**TRECHO**:
01/07/2010 - 0:00
Meio século atrás, aqui passava a Mille Miglia, uma das mais importantes provas do automobilismo mundial. Nessas curvas entre as cidades italianas de Bolonha e Firenze, disputavam lendas como a Ferrari 250 S e a Mercedes 300 SL. Por isso, antes de entrar na pista de testes, não poderia haver lugar melhor para confrontar duas herdeiras espirituais desses mitos: a Ferrai 458 Italia e a Mercedes SLS AMG. Substancialmente, são muito diferentes: uma tem motor traseiro, a outra, dianteiro; uma convida o motorista a uma inesquecível viagem, a outra o chama para experimentar os limites da dirigibilidade.
O que as une é a descendência famosa e o fato de serem dois superesportivos do momento. Ambas, aliás, já disponíveis no Brasil. Tanto a SLS quanto a 458 são excelentes Gran Turismo com potências parecidas (570 cv para a Ferrari, 571 cv para a Mercedes) e preços próximos – cerca de 200 mil euros (R$ 450 mil) na Itália.
Na Ferrari, ótima posição ao volante. Entrar e sair dela não exige malabarismos como na rival com portas do tipo asa de gaivota. Os assentos esportivos são ideais para estradas cheias de curvas
No volante, o mannetino, que configura a eletrônica do carro e a shift-light, no topo, que ajuda as trocas de marcha. Uma das saídas do escape triplo é falsa e os discos de freio têm 398 mm
Apesar da configuração mecânica (motor traseiro e câmbio de dupla embreagem), a evolução da F485 em relação à antecessora F430 é quase uma revolução. A começar pelo design. Mas, quando se abre a porta, a sensação é de que se está em casa: o volante semelhante ao de F1, o manettino (que controla o setup da eletrônica), o botão de partida e o contagiros centralizado… Tudo em seu lugar. A novidade está nas colunas laterais no painel de instrumentos, com duas telas que mostram muitas informações, da velocidade à temperatura, passando pelo entretenimento.
Dizer que uma Ferrari é potente e que é um prazer de guiar seria chover no molhado, mas a F458 é mais do que isso. Ela é curiosamente fácil de pilotar para um carro de 570 cv. Na pista, provou que pode fazer quase o mesmo que uma F430 ou uma Enzo, mas com uma facilidade desconhecida para elas.
Os bancos esportivos do Mercedes são confortáveis (mas não muito) e a posição ao volante é de um verdadeiro Grand Turismo. Ao lado do câmbio há vários comandos, inclusive o que liga o motor
A faixa acima do display central (que mostra, entre outros, o menu AMG, com informações do motor) tem luzes que vão se acendendo conforme sobe a rotação do motor (item essencial, dada sua potência). Para conseguir fechar a porta depois de entrar no carro, o motorista precisa ter mais de 1,85 m
O volante é tão direto e preciso que você se sente parte do carro e, com o manettino no modo Race, a F458 está pronta para qualquer solicitação. As curvas são puro prazer. Você esquece que existe o substerço, mérito do EDiff (diferencial eletrônico). Quando você aponta na curva, se preciso, ele estabiliza o eixo traseiro para evitar que as rodas escorreguem e, na saída, permite um sobresterço limitado, para que você possa redefinir a trajetória e se sentir um piloto experiente.

**O QUE FAZER**:
[A] Reproduza sem nenhuma alteração a parte do trecho que vai de "Dizer que uma" até "desconhecida para elas.", com as duas pontas incluídas.
[B] Passe para o inglês esta frase do trecho: "Ela é curiosamente fácil de pilotar para um carro de 570 cv."

**EXTRATO DOS DADOS**:
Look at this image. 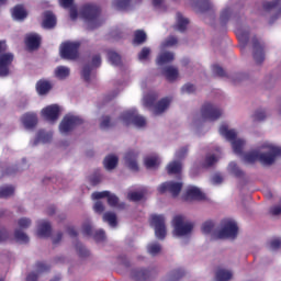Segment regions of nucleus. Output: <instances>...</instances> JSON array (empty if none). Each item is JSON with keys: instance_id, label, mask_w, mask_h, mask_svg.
<instances>
[{"instance_id": "nucleus-32", "label": "nucleus", "mask_w": 281, "mask_h": 281, "mask_svg": "<svg viewBox=\"0 0 281 281\" xmlns=\"http://www.w3.org/2000/svg\"><path fill=\"white\" fill-rule=\"evenodd\" d=\"M182 165L181 161L173 160L168 164L167 166V172L168 175H181Z\"/></svg>"}, {"instance_id": "nucleus-16", "label": "nucleus", "mask_w": 281, "mask_h": 281, "mask_svg": "<svg viewBox=\"0 0 281 281\" xmlns=\"http://www.w3.org/2000/svg\"><path fill=\"white\" fill-rule=\"evenodd\" d=\"M131 276L134 281H148L155 276V270L144 268L134 269L132 270Z\"/></svg>"}, {"instance_id": "nucleus-36", "label": "nucleus", "mask_w": 281, "mask_h": 281, "mask_svg": "<svg viewBox=\"0 0 281 281\" xmlns=\"http://www.w3.org/2000/svg\"><path fill=\"white\" fill-rule=\"evenodd\" d=\"M103 223H108L110 227H117V215L113 212H105L103 214Z\"/></svg>"}, {"instance_id": "nucleus-19", "label": "nucleus", "mask_w": 281, "mask_h": 281, "mask_svg": "<svg viewBox=\"0 0 281 281\" xmlns=\"http://www.w3.org/2000/svg\"><path fill=\"white\" fill-rule=\"evenodd\" d=\"M184 199L186 201H205V194L201 192V189L191 187L187 190Z\"/></svg>"}, {"instance_id": "nucleus-17", "label": "nucleus", "mask_w": 281, "mask_h": 281, "mask_svg": "<svg viewBox=\"0 0 281 281\" xmlns=\"http://www.w3.org/2000/svg\"><path fill=\"white\" fill-rule=\"evenodd\" d=\"M138 155L139 154L137 151H135V150H128V151H126V154L124 156L125 165L133 172H138L139 171V165L137 164Z\"/></svg>"}, {"instance_id": "nucleus-41", "label": "nucleus", "mask_w": 281, "mask_h": 281, "mask_svg": "<svg viewBox=\"0 0 281 281\" xmlns=\"http://www.w3.org/2000/svg\"><path fill=\"white\" fill-rule=\"evenodd\" d=\"M132 0H113V5L116 10H128L131 8Z\"/></svg>"}, {"instance_id": "nucleus-30", "label": "nucleus", "mask_w": 281, "mask_h": 281, "mask_svg": "<svg viewBox=\"0 0 281 281\" xmlns=\"http://www.w3.org/2000/svg\"><path fill=\"white\" fill-rule=\"evenodd\" d=\"M146 41H148V35H146L144 30H136L134 32L133 45H144Z\"/></svg>"}, {"instance_id": "nucleus-64", "label": "nucleus", "mask_w": 281, "mask_h": 281, "mask_svg": "<svg viewBox=\"0 0 281 281\" xmlns=\"http://www.w3.org/2000/svg\"><path fill=\"white\" fill-rule=\"evenodd\" d=\"M196 91V87L192 83H186L182 87V93H194Z\"/></svg>"}, {"instance_id": "nucleus-53", "label": "nucleus", "mask_w": 281, "mask_h": 281, "mask_svg": "<svg viewBox=\"0 0 281 281\" xmlns=\"http://www.w3.org/2000/svg\"><path fill=\"white\" fill-rule=\"evenodd\" d=\"M212 70H213V74H215V76H218L220 78L227 77V72H225V69H223V67L218 65H213Z\"/></svg>"}, {"instance_id": "nucleus-9", "label": "nucleus", "mask_w": 281, "mask_h": 281, "mask_svg": "<svg viewBox=\"0 0 281 281\" xmlns=\"http://www.w3.org/2000/svg\"><path fill=\"white\" fill-rule=\"evenodd\" d=\"M201 115L203 120H209V122H216L223 115V111L216 105L206 102L201 108Z\"/></svg>"}, {"instance_id": "nucleus-48", "label": "nucleus", "mask_w": 281, "mask_h": 281, "mask_svg": "<svg viewBox=\"0 0 281 281\" xmlns=\"http://www.w3.org/2000/svg\"><path fill=\"white\" fill-rule=\"evenodd\" d=\"M229 16H232V9H224L220 15V21L222 25H225L229 21Z\"/></svg>"}, {"instance_id": "nucleus-22", "label": "nucleus", "mask_w": 281, "mask_h": 281, "mask_svg": "<svg viewBox=\"0 0 281 281\" xmlns=\"http://www.w3.org/2000/svg\"><path fill=\"white\" fill-rule=\"evenodd\" d=\"M36 91L38 95H47L52 91V82L45 79H41L36 82Z\"/></svg>"}, {"instance_id": "nucleus-10", "label": "nucleus", "mask_w": 281, "mask_h": 281, "mask_svg": "<svg viewBox=\"0 0 281 281\" xmlns=\"http://www.w3.org/2000/svg\"><path fill=\"white\" fill-rule=\"evenodd\" d=\"M150 225L155 229L156 237L159 240H164L166 238V217L164 215H151L150 216Z\"/></svg>"}, {"instance_id": "nucleus-5", "label": "nucleus", "mask_w": 281, "mask_h": 281, "mask_svg": "<svg viewBox=\"0 0 281 281\" xmlns=\"http://www.w3.org/2000/svg\"><path fill=\"white\" fill-rule=\"evenodd\" d=\"M172 225L175 236H188L194 229V224L186 222V216L183 215H176L172 220Z\"/></svg>"}, {"instance_id": "nucleus-52", "label": "nucleus", "mask_w": 281, "mask_h": 281, "mask_svg": "<svg viewBox=\"0 0 281 281\" xmlns=\"http://www.w3.org/2000/svg\"><path fill=\"white\" fill-rule=\"evenodd\" d=\"M91 71L92 68L89 65H86L81 71V76L86 82H89L91 80Z\"/></svg>"}, {"instance_id": "nucleus-51", "label": "nucleus", "mask_w": 281, "mask_h": 281, "mask_svg": "<svg viewBox=\"0 0 281 281\" xmlns=\"http://www.w3.org/2000/svg\"><path fill=\"white\" fill-rule=\"evenodd\" d=\"M95 243H104L106 240V234L103 229L95 231L93 234Z\"/></svg>"}, {"instance_id": "nucleus-62", "label": "nucleus", "mask_w": 281, "mask_h": 281, "mask_svg": "<svg viewBox=\"0 0 281 281\" xmlns=\"http://www.w3.org/2000/svg\"><path fill=\"white\" fill-rule=\"evenodd\" d=\"M93 210L97 214H103L104 213V203H102V201L98 200L94 203Z\"/></svg>"}, {"instance_id": "nucleus-47", "label": "nucleus", "mask_w": 281, "mask_h": 281, "mask_svg": "<svg viewBox=\"0 0 281 281\" xmlns=\"http://www.w3.org/2000/svg\"><path fill=\"white\" fill-rule=\"evenodd\" d=\"M75 247H76L77 254H78L81 258H87V256H89V250H88L80 241H77V244L75 245Z\"/></svg>"}, {"instance_id": "nucleus-39", "label": "nucleus", "mask_w": 281, "mask_h": 281, "mask_svg": "<svg viewBox=\"0 0 281 281\" xmlns=\"http://www.w3.org/2000/svg\"><path fill=\"white\" fill-rule=\"evenodd\" d=\"M144 164H145V167L147 169L158 168L159 164H160L159 157H157V156H148V157L145 158Z\"/></svg>"}, {"instance_id": "nucleus-43", "label": "nucleus", "mask_w": 281, "mask_h": 281, "mask_svg": "<svg viewBox=\"0 0 281 281\" xmlns=\"http://www.w3.org/2000/svg\"><path fill=\"white\" fill-rule=\"evenodd\" d=\"M244 159L247 164H256V161H260V153L250 151L244 156Z\"/></svg>"}, {"instance_id": "nucleus-14", "label": "nucleus", "mask_w": 281, "mask_h": 281, "mask_svg": "<svg viewBox=\"0 0 281 281\" xmlns=\"http://www.w3.org/2000/svg\"><path fill=\"white\" fill-rule=\"evenodd\" d=\"M42 115L47 122H56L60 116V108L57 104H52L42 110Z\"/></svg>"}, {"instance_id": "nucleus-13", "label": "nucleus", "mask_w": 281, "mask_h": 281, "mask_svg": "<svg viewBox=\"0 0 281 281\" xmlns=\"http://www.w3.org/2000/svg\"><path fill=\"white\" fill-rule=\"evenodd\" d=\"M183 188V183L168 181L164 182L158 187V192L160 194H165V192H169L173 198H177L178 194H181V190Z\"/></svg>"}, {"instance_id": "nucleus-56", "label": "nucleus", "mask_w": 281, "mask_h": 281, "mask_svg": "<svg viewBox=\"0 0 281 281\" xmlns=\"http://www.w3.org/2000/svg\"><path fill=\"white\" fill-rule=\"evenodd\" d=\"M82 232L85 236H93V227L91 226V222H86L82 225Z\"/></svg>"}, {"instance_id": "nucleus-31", "label": "nucleus", "mask_w": 281, "mask_h": 281, "mask_svg": "<svg viewBox=\"0 0 281 281\" xmlns=\"http://www.w3.org/2000/svg\"><path fill=\"white\" fill-rule=\"evenodd\" d=\"M54 74H55V78H58V80H65V78H69L71 70L69 69V67L58 66L55 69Z\"/></svg>"}, {"instance_id": "nucleus-34", "label": "nucleus", "mask_w": 281, "mask_h": 281, "mask_svg": "<svg viewBox=\"0 0 281 281\" xmlns=\"http://www.w3.org/2000/svg\"><path fill=\"white\" fill-rule=\"evenodd\" d=\"M108 59L114 67H120V65H122V56L115 50H108Z\"/></svg>"}, {"instance_id": "nucleus-1", "label": "nucleus", "mask_w": 281, "mask_h": 281, "mask_svg": "<svg viewBox=\"0 0 281 281\" xmlns=\"http://www.w3.org/2000/svg\"><path fill=\"white\" fill-rule=\"evenodd\" d=\"M100 14H102V10L95 4H83L80 9V15L91 25V30H95V27L102 25Z\"/></svg>"}, {"instance_id": "nucleus-57", "label": "nucleus", "mask_w": 281, "mask_h": 281, "mask_svg": "<svg viewBox=\"0 0 281 281\" xmlns=\"http://www.w3.org/2000/svg\"><path fill=\"white\" fill-rule=\"evenodd\" d=\"M212 229H214V222L207 221L202 225V232L204 234H212Z\"/></svg>"}, {"instance_id": "nucleus-2", "label": "nucleus", "mask_w": 281, "mask_h": 281, "mask_svg": "<svg viewBox=\"0 0 281 281\" xmlns=\"http://www.w3.org/2000/svg\"><path fill=\"white\" fill-rule=\"evenodd\" d=\"M220 135L225 137L228 142L232 143L233 150L235 155H243V148L245 147V140L240 138H236V131L229 130L227 124H222L220 127Z\"/></svg>"}, {"instance_id": "nucleus-40", "label": "nucleus", "mask_w": 281, "mask_h": 281, "mask_svg": "<svg viewBox=\"0 0 281 281\" xmlns=\"http://www.w3.org/2000/svg\"><path fill=\"white\" fill-rule=\"evenodd\" d=\"M14 238L18 243H22L24 245H27V243H30V237L21 229H15Z\"/></svg>"}, {"instance_id": "nucleus-11", "label": "nucleus", "mask_w": 281, "mask_h": 281, "mask_svg": "<svg viewBox=\"0 0 281 281\" xmlns=\"http://www.w3.org/2000/svg\"><path fill=\"white\" fill-rule=\"evenodd\" d=\"M82 124V119L78 116H65L60 124H59V131L63 134L71 133L76 126H80Z\"/></svg>"}, {"instance_id": "nucleus-8", "label": "nucleus", "mask_w": 281, "mask_h": 281, "mask_svg": "<svg viewBox=\"0 0 281 281\" xmlns=\"http://www.w3.org/2000/svg\"><path fill=\"white\" fill-rule=\"evenodd\" d=\"M222 229L217 233V238H236L238 236V225L233 220H223Z\"/></svg>"}, {"instance_id": "nucleus-25", "label": "nucleus", "mask_w": 281, "mask_h": 281, "mask_svg": "<svg viewBox=\"0 0 281 281\" xmlns=\"http://www.w3.org/2000/svg\"><path fill=\"white\" fill-rule=\"evenodd\" d=\"M43 27L47 30H52V27H56V15L52 11L44 12Z\"/></svg>"}, {"instance_id": "nucleus-60", "label": "nucleus", "mask_w": 281, "mask_h": 281, "mask_svg": "<svg viewBox=\"0 0 281 281\" xmlns=\"http://www.w3.org/2000/svg\"><path fill=\"white\" fill-rule=\"evenodd\" d=\"M111 126H113V124L111 123V116L105 115L102 117V121L100 123V127L101 128H111Z\"/></svg>"}, {"instance_id": "nucleus-21", "label": "nucleus", "mask_w": 281, "mask_h": 281, "mask_svg": "<svg viewBox=\"0 0 281 281\" xmlns=\"http://www.w3.org/2000/svg\"><path fill=\"white\" fill-rule=\"evenodd\" d=\"M25 45L32 52L41 47V36L38 34H29L25 38Z\"/></svg>"}, {"instance_id": "nucleus-44", "label": "nucleus", "mask_w": 281, "mask_h": 281, "mask_svg": "<svg viewBox=\"0 0 281 281\" xmlns=\"http://www.w3.org/2000/svg\"><path fill=\"white\" fill-rule=\"evenodd\" d=\"M144 191H132L127 194L128 201H133L134 203H137V201H142L144 199Z\"/></svg>"}, {"instance_id": "nucleus-63", "label": "nucleus", "mask_w": 281, "mask_h": 281, "mask_svg": "<svg viewBox=\"0 0 281 281\" xmlns=\"http://www.w3.org/2000/svg\"><path fill=\"white\" fill-rule=\"evenodd\" d=\"M178 43H179V40H177L176 36H169L165 41L164 45H165V47H173V45H177Z\"/></svg>"}, {"instance_id": "nucleus-45", "label": "nucleus", "mask_w": 281, "mask_h": 281, "mask_svg": "<svg viewBox=\"0 0 281 281\" xmlns=\"http://www.w3.org/2000/svg\"><path fill=\"white\" fill-rule=\"evenodd\" d=\"M217 161L218 158L215 155H207L204 159L203 168H212Z\"/></svg>"}, {"instance_id": "nucleus-6", "label": "nucleus", "mask_w": 281, "mask_h": 281, "mask_svg": "<svg viewBox=\"0 0 281 281\" xmlns=\"http://www.w3.org/2000/svg\"><path fill=\"white\" fill-rule=\"evenodd\" d=\"M121 120L125 126L133 124L137 128L146 126V119L137 113V110H127L121 114Z\"/></svg>"}, {"instance_id": "nucleus-58", "label": "nucleus", "mask_w": 281, "mask_h": 281, "mask_svg": "<svg viewBox=\"0 0 281 281\" xmlns=\"http://www.w3.org/2000/svg\"><path fill=\"white\" fill-rule=\"evenodd\" d=\"M149 56H150V48L145 46L138 53V60H146Z\"/></svg>"}, {"instance_id": "nucleus-55", "label": "nucleus", "mask_w": 281, "mask_h": 281, "mask_svg": "<svg viewBox=\"0 0 281 281\" xmlns=\"http://www.w3.org/2000/svg\"><path fill=\"white\" fill-rule=\"evenodd\" d=\"M18 225L21 229H27V227H30L32 225V220L22 217L18 221Z\"/></svg>"}, {"instance_id": "nucleus-38", "label": "nucleus", "mask_w": 281, "mask_h": 281, "mask_svg": "<svg viewBox=\"0 0 281 281\" xmlns=\"http://www.w3.org/2000/svg\"><path fill=\"white\" fill-rule=\"evenodd\" d=\"M232 271L225 270V269H220L217 270L215 274V281H229L232 278Z\"/></svg>"}, {"instance_id": "nucleus-42", "label": "nucleus", "mask_w": 281, "mask_h": 281, "mask_svg": "<svg viewBox=\"0 0 281 281\" xmlns=\"http://www.w3.org/2000/svg\"><path fill=\"white\" fill-rule=\"evenodd\" d=\"M14 194L13 186H4L0 188V199H9Z\"/></svg>"}, {"instance_id": "nucleus-54", "label": "nucleus", "mask_w": 281, "mask_h": 281, "mask_svg": "<svg viewBox=\"0 0 281 281\" xmlns=\"http://www.w3.org/2000/svg\"><path fill=\"white\" fill-rule=\"evenodd\" d=\"M263 120H267V112L265 110H257L254 114V121L263 122Z\"/></svg>"}, {"instance_id": "nucleus-23", "label": "nucleus", "mask_w": 281, "mask_h": 281, "mask_svg": "<svg viewBox=\"0 0 281 281\" xmlns=\"http://www.w3.org/2000/svg\"><path fill=\"white\" fill-rule=\"evenodd\" d=\"M37 236L40 238H49L52 236V224L47 221H44L40 224Z\"/></svg>"}, {"instance_id": "nucleus-46", "label": "nucleus", "mask_w": 281, "mask_h": 281, "mask_svg": "<svg viewBox=\"0 0 281 281\" xmlns=\"http://www.w3.org/2000/svg\"><path fill=\"white\" fill-rule=\"evenodd\" d=\"M183 276H186V270L179 268V269L171 271L170 280L179 281V280H181V278H183Z\"/></svg>"}, {"instance_id": "nucleus-49", "label": "nucleus", "mask_w": 281, "mask_h": 281, "mask_svg": "<svg viewBox=\"0 0 281 281\" xmlns=\"http://www.w3.org/2000/svg\"><path fill=\"white\" fill-rule=\"evenodd\" d=\"M147 251L150 256H157L161 251V245L154 243L147 246Z\"/></svg>"}, {"instance_id": "nucleus-28", "label": "nucleus", "mask_w": 281, "mask_h": 281, "mask_svg": "<svg viewBox=\"0 0 281 281\" xmlns=\"http://www.w3.org/2000/svg\"><path fill=\"white\" fill-rule=\"evenodd\" d=\"M172 60H175V54L171 52H165L157 57L156 63L161 66L168 65V63H172Z\"/></svg>"}, {"instance_id": "nucleus-50", "label": "nucleus", "mask_w": 281, "mask_h": 281, "mask_svg": "<svg viewBox=\"0 0 281 281\" xmlns=\"http://www.w3.org/2000/svg\"><path fill=\"white\" fill-rule=\"evenodd\" d=\"M280 5V0L269 1L263 3V10L266 12H271V10H276V8Z\"/></svg>"}, {"instance_id": "nucleus-61", "label": "nucleus", "mask_w": 281, "mask_h": 281, "mask_svg": "<svg viewBox=\"0 0 281 281\" xmlns=\"http://www.w3.org/2000/svg\"><path fill=\"white\" fill-rule=\"evenodd\" d=\"M188 156V147H181L178 151H176V159H186Z\"/></svg>"}, {"instance_id": "nucleus-20", "label": "nucleus", "mask_w": 281, "mask_h": 281, "mask_svg": "<svg viewBox=\"0 0 281 281\" xmlns=\"http://www.w3.org/2000/svg\"><path fill=\"white\" fill-rule=\"evenodd\" d=\"M22 124L27 130L36 128L38 116L35 113H26L22 116Z\"/></svg>"}, {"instance_id": "nucleus-24", "label": "nucleus", "mask_w": 281, "mask_h": 281, "mask_svg": "<svg viewBox=\"0 0 281 281\" xmlns=\"http://www.w3.org/2000/svg\"><path fill=\"white\" fill-rule=\"evenodd\" d=\"M164 76L169 82H175L179 78V69L173 66H167L164 68Z\"/></svg>"}, {"instance_id": "nucleus-18", "label": "nucleus", "mask_w": 281, "mask_h": 281, "mask_svg": "<svg viewBox=\"0 0 281 281\" xmlns=\"http://www.w3.org/2000/svg\"><path fill=\"white\" fill-rule=\"evenodd\" d=\"M252 48H254V60L257 65H262L265 63V46L260 44L258 38L252 40Z\"/></svg>"}, {"instance_id": "nucleus-29", "label": "nucleus", "mask_w": 281, "mask_h": 281, "mask_svg": "<svg viewBox=\"0 0 281 281\" xmlns=\"http://www.w3.org/2000/svg\"><path fill=\"white\" fill-rule=\"evenodd\" d=\"M189 23L190 20L183 18V14H181V12L177 13L176 30H178V32H186V30H188Z\"/></svg>"}, {"instance_id": "nucleus-12", "label": "nucleus", "mask_w": 281, "mask_h": 281, "mask_svg": "<svg viewBox=\"0 0 281 281\" xmlns=\"http://www.w3.org/2000/svg\"><path fill=\"white\" fill-rule=\"evenodd\" d=\"M12 63H14V55L12 53H2L0 55V78L10 76Z\"/></svg>"}, {"instance_id": "nucleus-37", "label": "nucleus", "mask_w": 281, "mask_h": 281, "mask_svg": "<svg viewBox=\"0 0 281 281\" xmlns=\"http://www.w3.org/2000/svg\"><path fill=\"white\" fill-rule=\"evenodd\" d=\"M228 171L237 179H243V177H245V171H243L241 168L238 167L236 162H231L228 165Z\"/></svg>"}, {"instance_id": "nucleus-15", "label": "nucleus", "mask_w": 281, "mask_h": 281, "mask_svg": "<svg viewBox=\"0 0 281 281\" xmlns=\"http://www.w3.org/2000/svg\"><path fill=\"white\" fill-rule=\"evenodd\" d=\"M93 201H100V199H108V204L110 207H116L117 203H120V198L115 194H111L109 191L94 192L92 193Z\"/></svg>"}, {"instance_id": "nucleus-7", "label": "nucleus", "mask_w": 281, "mask_h": 281, "mask_svg": "<svg viewBox=\"0 0 281 281\" xmlns=\"http://www.w3.org/2000/svg\"><path fill=\"white\" fill-rule=\"evenodd\" d=\"M266 150L259 154V161L262 166H272L276 164V157L281 156V148L273 145L265 146Z\"/></svg>"}, {"instance_id": "nucleus-26", "label": "nucleus", "mask_w": 281, "mask_h": 281, "mask_svg": "<svg viewBox=\"0 0 281 281\" xmlns=\"http://www.w3.org/2000/svg\"><path fill=\"white\" fill-rule=\"evenodd\" d=\"M12 16L15 21H23L27 19V11H25L23 4H18L12 9Z\"/></svg>"}, {"instance_id": "nucleus-59", "label": "nucleus", "mask_w": 281, "mask_h": 281, "mask_svg": "<svg viewBox=\"0 0 281 281\" xmlns=\"http://www.w3.org/2000/svg\"><path fill=\"white\" fill-rule=\"evenodd\" d=\"M35 267L38 273H45V271H49L50 269V267L47 263L41 261L36 262Z\"/></svg>"}, {"instance_id": "nucleus-35", "label": "nucleus", "mask_w": 281, "mask_h": 281, "mask_svg": "<svg viewBox=\"0 0 281 281\" xmlns=\"http://www.w3.org/2000/svg\"><path fill=\"white\" fill-rule=\"evenodd\" d=\"M40 142H42V144H47L49 142H52V133H46L43 130H40L37 132V136L34 143V146H36V144H38Z\"/></svg>"}, {"instance_id": "nucleus-27", "label": "nucleus", "mask_w": 281, "mask_h": 281, "mask_svg": "<svg viewBox=\"0 0 281 281\" xmlns=\"http://www.w3.org/2000/svg\"><path fill=\"white\" fill-rule=\"evenodd\" d=\"M196 12H210L212 10V2L210 0H199L195 4L192 5Z\"/></svg>"}, {"instance_id": "nucleus-3", "label": "nucleus", "mask_w": 281, "mask_h": 281, "mask_svg": "<svg viewBox=\"0 0 281 281\" xmlns=\"http://www.w3.org/2000/svg\"><path fill=\"white\" fill-rule=\"evenodd\" d=\"M156 102L157 94H147L144 98V105L147 109H153V106H155V115H161V113H164V111H166V109L170 106V102H172V100L166 97L158 101L157 104L155 105Z\"/></svg>"}, {"instance_id": "nucleus-4", "label": "nucleus", "mask_w": 281, "mask_h": 281, "mask_svg": "<svg viewBox=\"0 0 281 281\" xmlns=\"http://www.w3.org/2000/svg\"><path fill=\"white\" fill-rule=\"evenodd\" d=\"M79 52V42H64L59 48L60 57L64 58V60H78L80 56Z\"/></svg>"}, {"instance_id": "nucleus-33", "label": "nucleus", "mask_w": 281, "mask_h": 281, "mask_svg": "<svg viewBox=\"0 0 281 281\" xmlns=\"http://www.w3.org/2000/svg\"><path fill=\"white\" fill-rule=\"evenodd\" d=\"M117 161L119 159L116 156L110 155L104 158L103 166L105 170H114V168H117Z\"/></svg>"}]
</instances>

**RESPOSTAS POR TAREFA**:
[A]
Dizer que uma Ferrari é potente e que é um prazer de guiar seria chover no molhado, mas a F458 é mais do que isso. Ela é curiosamente fácil de pilotar para um carro de 570 cv. Na pista, provou que pode fazer quase o mesmo que uma F430 ou uma Enzo, mas com uma facilidade desconhecida para elas.

[B] It is surprisingly easy to drive for a 570-hp car.